■ RECORDS FOR THE EXERCISE:
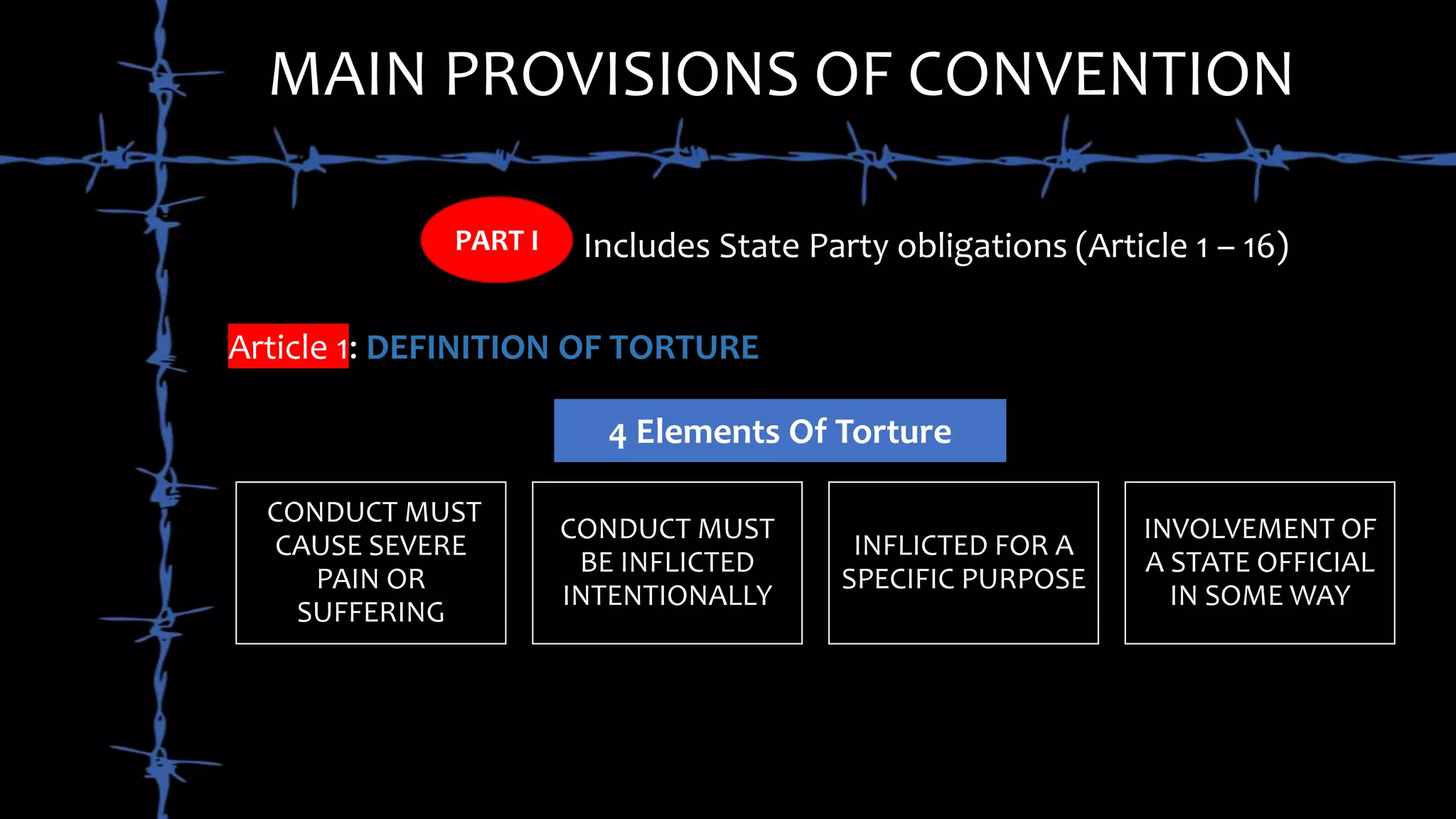 MAIN PROVISIONS OF CONVENTION

PART I Includes State Party obligations (Article 1 – 16)

Article 1: DEFINITION OF TORTURE

4 Elements Of Torture

CONDUCT MUST CAUSE SEVERE PAIN OR SUFFERING

CONDUCT MUST BE INFLICTED INTENTIONALLY

INFLICTED FOR A SPECIFIC PURPOSE

INVOLVEMENT OF A STATE OFFICIAL IN SOME WAY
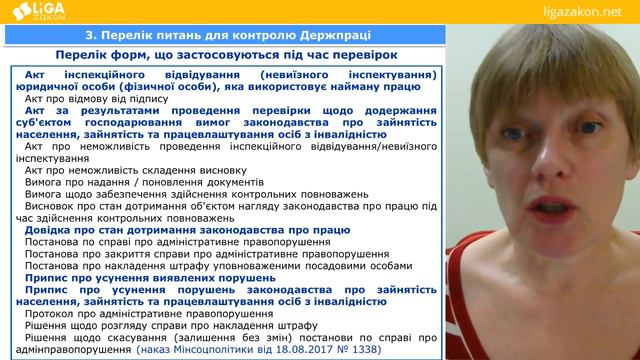 LIGA ZAKON

ligazakon.net

3. Перелік питань для контролю Держпраці

Перелік форм, що застосовуються під час перевірок

Акт інспекційного відвідування (невиїзного інспектування) юридичної особи (фізичної особи), яка використовує найману працю

Акт про відмову від підпису

Акт за результатами проведення перевірки щодо додержання суб'єктом господарювання вимог законодавства про зайнятість населення, зайнятість та працевлаштування осіб з інвалідністю

Акт про неможливість проведення інспекційного відвідування/невиїзного інспектування

Акт про неможливість складення висновку

Вимога про надання / поновлення документів

Вимога щодо забезпечення здійснення контрольних повноважень

Висновок про стан дотримання об'єктом нагляду законодавства про працю під час здійснення контрольних повноважень

Довідка про стан дотримання законодавства про працю

Постанова по справі про адміністративне правопорушення

Постанова про закриття справи про адміністративне правопорушення

Постанова про накладення штрафу уповноваженими посадовими особами

Припис про усунення виявлених порушень

Припис про усунення порушень законодавства про зайнятість населення, зайнятість та працевлаштування осіб з інвалідністю

Протокол про адміністративне правопорушення

Рішення щодо розгляду справи про накладення штрафу

Рішення щодо скасування (залишення без змін) постанови по справі про адмінправопорушення (наказ Мінсоцполітики від 18.08.2017 № 1338)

■ WHAT THIS TASK INVOLVES: Take the records above and return, word for word, only the lines that fall from the line with "Постанова про закриття" to the line with "Рішення щодо розгляду", both of them included.

■ EXERCISE OUTPUT:
Постанова про закриття справи про адміністративне правопорушення

Постанова про накладення штрафу уповноваженими посадовими особами

Припис про усунення виявлених порушень

Припис про усунення порушень законодавства про зайнятість населення, зайнятість та працевлаштування осіб з інвалідністю

Протокол про адміністративне правопорушення

Рішення щодо розгляду справи про накладення штрафу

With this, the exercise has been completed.